Evaluating MedRACE in my year 5 SSC project
Ese Oyokose, Student, Leicester Medical School
Is MedRACE an effective way of promoting educational equity? What aspects of it work?
I decided to work with MedRACE for my Student Selectected Componenent (SSC) project as I had briefly heard about the group (via friends or in emails) but I didn’t know much about what they did and wanted to learn more. For this project, I initially wanted to focus on the relationship between Black and Asian patients and mental health services, as I have a special interest in Psychiatry. However, in my initial meeting with my supervisors they said they were keen to find a student who had not been heavily involved with the MedRACE group to conduct an independent evaluation of the group. This evaluation would consist of lots of background reading, lots of interviews and lots of writing. It did seem like a lot of work, but I knew it would be an amazing opportunity to properly understand what MedRACE does and to see if it has affected change in any way and if so, how.
Whilst reviewing MedRACE’s work, I was amazed by the range of projects that they had developed and the changes that they have achieved in the medical school. Discovering that students have been able to make some of our teaching materials more diverse and inclusive, via their MedRACE projects, made me proud. I only realised the importance of having diversity in the teaching material after being exposed to patients having the same skin condition but it sometimes presenting differently on patients with darker skin tones, whilst on placement.
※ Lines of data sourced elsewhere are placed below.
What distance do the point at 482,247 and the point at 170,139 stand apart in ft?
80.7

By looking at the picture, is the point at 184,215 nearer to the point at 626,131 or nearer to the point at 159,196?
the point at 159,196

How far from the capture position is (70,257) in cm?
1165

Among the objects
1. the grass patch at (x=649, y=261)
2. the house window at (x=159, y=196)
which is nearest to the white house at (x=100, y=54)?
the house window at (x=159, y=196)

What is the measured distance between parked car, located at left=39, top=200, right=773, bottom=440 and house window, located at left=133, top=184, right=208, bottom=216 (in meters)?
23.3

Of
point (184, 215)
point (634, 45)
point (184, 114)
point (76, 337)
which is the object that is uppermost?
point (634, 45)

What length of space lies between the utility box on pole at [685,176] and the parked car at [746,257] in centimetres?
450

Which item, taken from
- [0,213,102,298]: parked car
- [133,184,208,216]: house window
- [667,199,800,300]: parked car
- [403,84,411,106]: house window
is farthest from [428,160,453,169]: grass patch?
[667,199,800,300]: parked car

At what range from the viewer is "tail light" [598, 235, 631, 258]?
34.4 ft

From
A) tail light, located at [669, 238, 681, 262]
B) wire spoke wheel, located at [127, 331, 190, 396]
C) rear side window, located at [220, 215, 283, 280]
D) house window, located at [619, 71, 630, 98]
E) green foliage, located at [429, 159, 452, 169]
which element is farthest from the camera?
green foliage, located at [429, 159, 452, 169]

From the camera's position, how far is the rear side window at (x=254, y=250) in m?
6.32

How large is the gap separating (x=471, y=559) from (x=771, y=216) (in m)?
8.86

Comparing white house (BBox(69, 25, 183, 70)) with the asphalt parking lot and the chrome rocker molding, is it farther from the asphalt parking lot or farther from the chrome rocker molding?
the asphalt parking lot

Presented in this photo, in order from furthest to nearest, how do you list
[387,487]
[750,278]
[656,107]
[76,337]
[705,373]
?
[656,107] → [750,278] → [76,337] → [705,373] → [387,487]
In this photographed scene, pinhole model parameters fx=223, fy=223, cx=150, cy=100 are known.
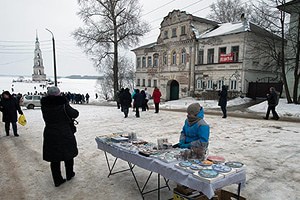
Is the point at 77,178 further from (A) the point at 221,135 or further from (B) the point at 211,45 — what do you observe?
(B) the point at 211,45

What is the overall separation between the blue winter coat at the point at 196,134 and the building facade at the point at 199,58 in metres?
19.0

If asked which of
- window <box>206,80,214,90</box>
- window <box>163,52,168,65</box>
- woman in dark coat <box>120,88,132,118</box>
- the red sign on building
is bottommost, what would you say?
woman in dark coat <box>120,88,132,118</box>

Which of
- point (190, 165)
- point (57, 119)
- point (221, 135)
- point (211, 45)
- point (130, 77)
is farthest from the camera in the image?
point (130, 77)

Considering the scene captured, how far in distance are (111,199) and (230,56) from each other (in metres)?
21.9

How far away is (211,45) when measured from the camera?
24500 mm

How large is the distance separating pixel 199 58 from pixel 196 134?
2334 centimetres

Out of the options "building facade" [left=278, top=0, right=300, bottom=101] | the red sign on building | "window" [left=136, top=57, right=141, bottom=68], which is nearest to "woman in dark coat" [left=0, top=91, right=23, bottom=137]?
"building facade" [left=278, top=0, right=300, bottom=101]

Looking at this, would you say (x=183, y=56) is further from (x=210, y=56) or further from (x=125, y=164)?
(x=125, y=164)

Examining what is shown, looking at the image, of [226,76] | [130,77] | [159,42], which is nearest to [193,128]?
[226,76]

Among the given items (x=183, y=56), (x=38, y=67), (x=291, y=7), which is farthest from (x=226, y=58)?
(x=38, y=67)

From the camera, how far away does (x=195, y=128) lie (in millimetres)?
3715

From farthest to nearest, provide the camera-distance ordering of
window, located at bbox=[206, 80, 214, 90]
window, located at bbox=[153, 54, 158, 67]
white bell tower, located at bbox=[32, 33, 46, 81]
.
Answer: white bell tower, located at bbox=[32, 33, 46, 81], window, located at bbox=[153, 54, 158, 67], window, located at bbox=[206, 80, 214, 90]

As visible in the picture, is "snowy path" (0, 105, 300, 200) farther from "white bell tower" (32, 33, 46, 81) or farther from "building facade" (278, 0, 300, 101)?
"white bell tower" (32, 33, 46, 81)

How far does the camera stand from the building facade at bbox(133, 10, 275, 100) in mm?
22375
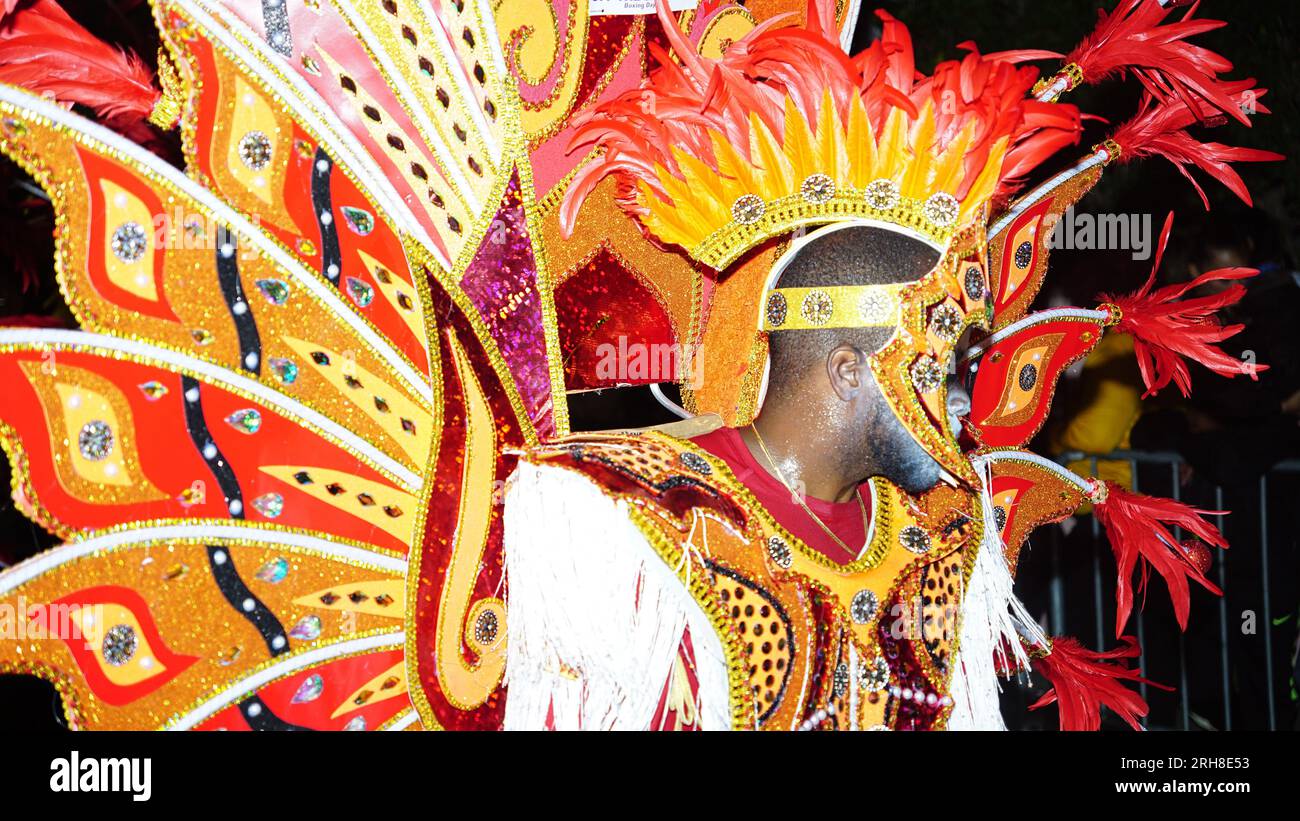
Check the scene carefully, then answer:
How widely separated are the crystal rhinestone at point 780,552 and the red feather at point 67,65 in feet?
3.68

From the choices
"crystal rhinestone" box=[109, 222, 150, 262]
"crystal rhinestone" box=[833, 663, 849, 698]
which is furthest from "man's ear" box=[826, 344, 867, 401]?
"crystal rhinestone" box=[109, 222, 150, 262]

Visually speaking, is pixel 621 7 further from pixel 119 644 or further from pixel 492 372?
pixel 119 644

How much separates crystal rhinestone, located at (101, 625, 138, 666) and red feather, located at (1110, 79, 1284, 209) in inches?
74.4

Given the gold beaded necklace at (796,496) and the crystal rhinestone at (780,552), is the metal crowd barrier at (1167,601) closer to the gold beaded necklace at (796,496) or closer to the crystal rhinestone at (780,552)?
the gold beaded necklace at (796,496)

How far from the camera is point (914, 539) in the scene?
2.24 m

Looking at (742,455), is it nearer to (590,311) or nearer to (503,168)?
(590,311)

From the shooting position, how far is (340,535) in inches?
77.6

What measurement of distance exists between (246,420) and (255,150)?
385 mm

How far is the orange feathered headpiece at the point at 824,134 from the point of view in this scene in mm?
2010

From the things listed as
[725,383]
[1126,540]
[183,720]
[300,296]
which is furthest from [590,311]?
[1126,540]

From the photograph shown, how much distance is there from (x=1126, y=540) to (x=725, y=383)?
89 cm

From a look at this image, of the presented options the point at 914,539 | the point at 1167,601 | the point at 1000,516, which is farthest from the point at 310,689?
the point at 1167,601

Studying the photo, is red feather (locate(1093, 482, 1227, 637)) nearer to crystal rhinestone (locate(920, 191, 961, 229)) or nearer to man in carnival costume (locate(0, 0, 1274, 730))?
man in carnival costume (locate(0, 0, 1274, 730))

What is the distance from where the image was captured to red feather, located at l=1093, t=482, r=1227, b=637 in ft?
8.21
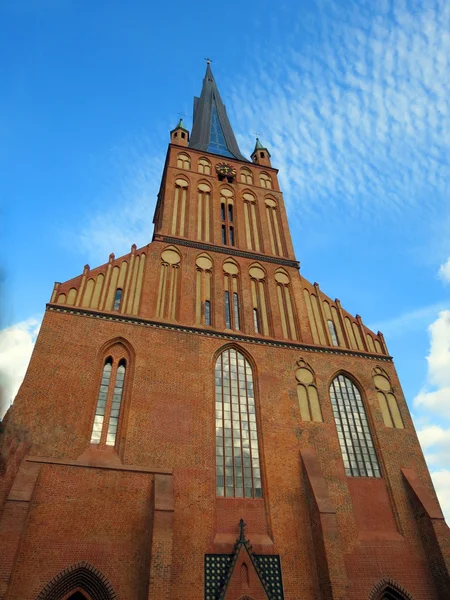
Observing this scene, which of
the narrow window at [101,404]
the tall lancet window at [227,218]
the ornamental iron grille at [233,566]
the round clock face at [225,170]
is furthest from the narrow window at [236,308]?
the round clock face at [225,170]

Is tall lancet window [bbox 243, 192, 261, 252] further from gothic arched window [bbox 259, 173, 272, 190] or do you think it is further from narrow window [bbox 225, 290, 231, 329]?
narrow window [bbox 225, 290, 231, 329]

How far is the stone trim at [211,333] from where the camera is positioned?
15734mm

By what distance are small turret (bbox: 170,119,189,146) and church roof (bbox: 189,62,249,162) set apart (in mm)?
979

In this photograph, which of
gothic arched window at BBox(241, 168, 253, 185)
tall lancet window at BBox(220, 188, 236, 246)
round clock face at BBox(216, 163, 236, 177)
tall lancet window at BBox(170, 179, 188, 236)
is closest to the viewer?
tall lancet window at BBox(170, 179, 188, 236)

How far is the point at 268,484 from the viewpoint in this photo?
543 inches

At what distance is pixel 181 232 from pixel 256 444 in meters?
10.8

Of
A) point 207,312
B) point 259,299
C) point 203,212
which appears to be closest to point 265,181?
point 203,212

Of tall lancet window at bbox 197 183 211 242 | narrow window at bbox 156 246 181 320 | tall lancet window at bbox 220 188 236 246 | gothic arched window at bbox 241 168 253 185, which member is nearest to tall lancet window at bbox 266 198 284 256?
gothic arched window at bbox 241 168 253 185

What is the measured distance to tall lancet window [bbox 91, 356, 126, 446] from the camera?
13344mm

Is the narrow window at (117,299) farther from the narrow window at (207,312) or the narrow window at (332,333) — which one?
the narrow window at (332,333)

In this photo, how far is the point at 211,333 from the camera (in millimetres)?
16891

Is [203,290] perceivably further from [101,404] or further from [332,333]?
[101,404]

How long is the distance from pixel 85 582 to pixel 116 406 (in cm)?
498

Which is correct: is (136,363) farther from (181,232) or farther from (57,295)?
(181,232)
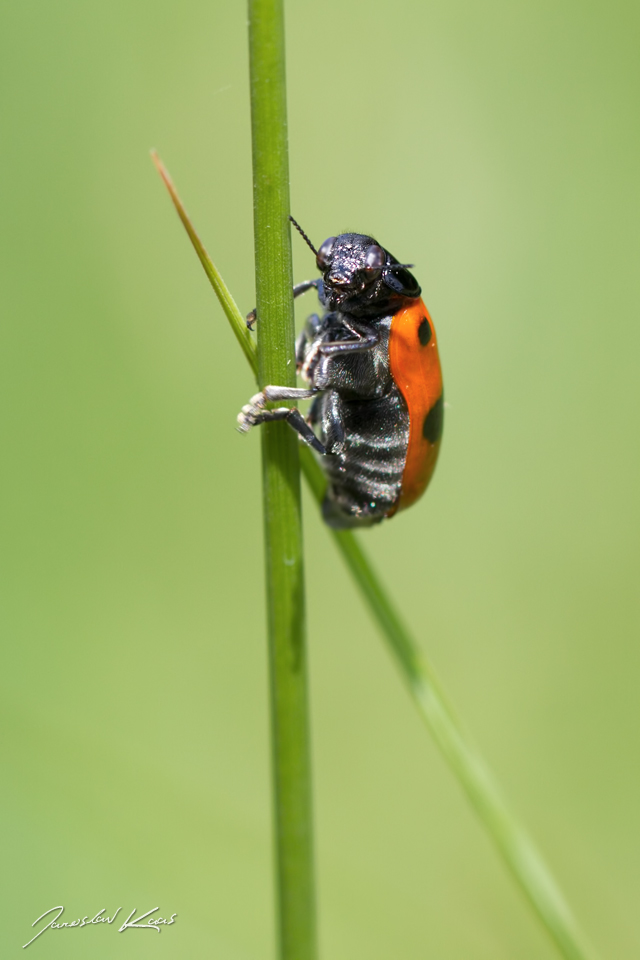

The patient population in the UK is so diverse and being able to see that Leicester medical students are now more exposed to diverse teaching materials makes me happy.
As part of the evaluation, I interviewed a range of people including students, staff (including the head and deputy heads of school) and external stakeholders from the BMA and Medical Schools Council EDI alliance. The qualitative interviews that I conducted, during the evaluation, allowed me to produce a body of work that helped me to understand what enabled MedRACE to achieve its outcomes and also what could be improved. The interviews highlighted a range of key factors that have allowed MedRACE to be effective in promoting educational equity and different factors were identified to assist in MedRACE’s development. Hopefully, this project will also play a part in helping MedRACE find ways to continue to recruit more students and staff that are passionate about Equality, Diversity and Inclusion (EDI) work in the medical school.
Working with the staff and students, that are a part of MedRACE, has been an amazing experience and I have learnt so much about the importance of embedding Equity, Diversity and Inclusion in our medical education, for both the students and the patients we treat.